According to an embodiment, system 300 comprises or is in communication with a reference data set 363 obtained from a first analytical platform. For example, storage 360 may comprise the reference data set 363. The reference data set is obtained from, for example, a plurality of samples of the two or more subtypes. According to just one embodiment, a first primary analytical platform may be microarray analysis, and a second or secondary analytical platform may be RNA-Seq analysis, or vice versa, although many other analytical platforms may be utilized according to the methods and systems described or otherwise envisioned herein. Each of the samples in the reference data set are associated with a classification or other identification of the particular or most likely subtype from which the sample was obtained. The classification or identification may be based on the data from the first analytical platform, or may be based on other phenotypic and/or genotypic analysis. Therefore, according to an example, the reference data set may be microarray data obtained from a plurality of samples of each of two or more cancer subtypes, in which the microarray data for each sample is associated with the specific cancer subtype.

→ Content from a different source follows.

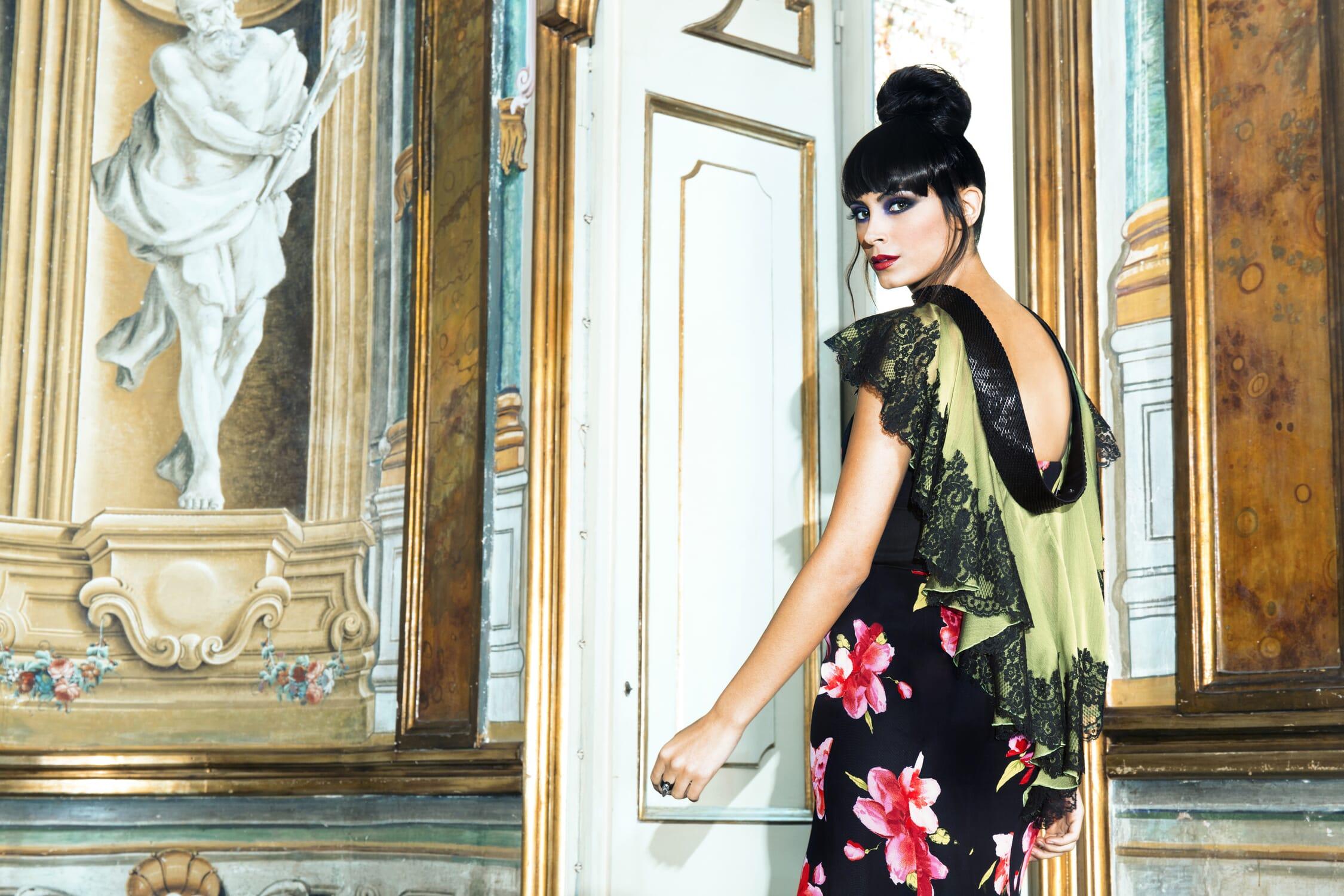 Foto vista posteriore di abito lungo da sera in tessuto nero con fiori a contrasto e applicazione di mantellina lavorata sui bordi che lascia la schiena un pò scoperta.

According to an embodiment, system 300 comprises or is in communication with a training data set 364 obtained from a secondary analytical platform. For example, storage 360 may comprise the training data set 364. The reference data set comprises, for example, expression information for a plurality of gene markers for each of the two or more subtypes. The reference data is obtained from, for example, a plurality of samples of each of the two or more subtypes. According to just one embodiment, the second or secondary analytical platform may be RNA-Seq analysis, although many other analytical platforms may be utilized according to the methods and systems described or otherwise envisioned herein.

According to an embodiment, storage 360 of gene marker selection system 300 may store one or more algorithms and/or instructions to carry out one or more functions or steps of the methods described or otherwise envisioned herein. For example, processor 320 may comprise subtype discrimination instructions 365, filtering instructions 366, and/or comparison instructions 367.

According to an embodiment, subtype discrimination instructions 365 direct the system to compute a boundary gene expression level that distinguishes between two of the two or more subtypes. The target-specific decision boundary gene expression level between two subtypes can be computed from the training data in many ways, including the methods described or otherwise envisioned herein.

According to an embodiment, subtype discrimination instructions 365 direct the system to generate, using the computed boundary gene expression level, a confusion matrix for the first sample subtype and the second sample subtype. The confusion matrix may be utilized to describe or test the performance of the gene marker selection system, and/or a classification model or classifier of the system, to classify the training data. The confusion matrix may be computed using any of a different number of methods, including the methods described or otherwise envisioned herein.

According to an embodiment, subtype discrimination instructions 365 direct the system to determine, using the generated confusion matrix, an effectiveness of some or all of the candidate gene markers to discriminate between the two subtypes. The gene marker selection system may use any of a variety of different methods to determine the effectiveness of a gene marker in the training data set to discriminate between the two subtypes, including the methods described or otherwise envisioned herein.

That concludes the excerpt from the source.